**Source text**
────

Aussie men love their beer. It’s second only to Bradman. (And now that it can be bought with a Talking Boony, it may even have sneaked into first place.) When it comes to drinking, bundy and Coke are probably second and third place on the dais, but beer is the undisputed champ.
We love it so much that our language is full of references to it. “I owe you a beer”, “go for a quick beer”… it’s a proxy for being sociable. From Hawkey to Singo, it’s always been the great leveller – in conformist Australia, membership of the group is defined in largely in terms of how quickly you can get a schooner glass from full to upside-down on your head.
Which is why I’ve always felt quite ashamed of the fact that I don’t like beer. Now, before you chuck the newspaper away in disgust at my softness, I’m not a teetotaller. (Phew, nearly lost you there.) And sure, on a hot day, I can sometimes enjoy the refreshing nature of a really cold ale. If I ignore the taste. But given a choice between yeasty, bloating beer, and just about anything short of a Bacardi Breezer, I’ll steer well away from our amber national heritage. In fact, I don’t even like wine much. I am a spirits drinker.

────

**Tasks for this exercise**
1. Reproduce the stretch of the beer essay from "We love it so" through "on your head." word for word.
2. Carry the essay on Australian men and beer forward from its final sentence.

**Given information**
────

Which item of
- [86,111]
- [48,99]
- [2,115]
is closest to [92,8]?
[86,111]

────

**Outputs for the tasks**
1.
We love it so much that our language is full of references to it. “I owe you a beer”, “go for a quick beer”… it’s a proxy for being sociable. From Hawkey to Singo, it’s always been the great leveller – in conformist Australia, membership of the group is defined in largely in terms of how quickly you can get a schooner glass from full to upside-down on your head.

2.
When I put it like that, it sounds kind of hardcore. Yeah, I like the hard stuff. Forget your weak, watery beer – mine’s the top shelf. But unfortunately, that’s not quite how it works out. Because while I’d probably get away with a scotch on the rocks or downing vodka shots, my drink preferences are much more embarrassing.
At the pub, when someone buys a round, I usually humiliate myself by asking for a vodka and orange, or perhaps a gin and tonic. Which is inevitably met by a roll of the eyes, as if my mate will be embarrassing himself just by ordering it. And even more rude of me, they’re always more at least a dollar expensive than beers, which means I’m asking others to shell out more money on account of my weakness.
Then, when I drink it, everyone looks sneeringly at the dainty little glass in my hand, with its dainty ice – or worse still, a baby straw and a little slice of orange. It’s desperately uncool. And my attempts to build up its street cred by pointing out that it’s Fatboy Slim’s favourite drink somehow seem to backfire.
My stance really pushes mateship to the limits. After all, the ANZACs didn’t storm Gallipoli beach so we could drink lolly water.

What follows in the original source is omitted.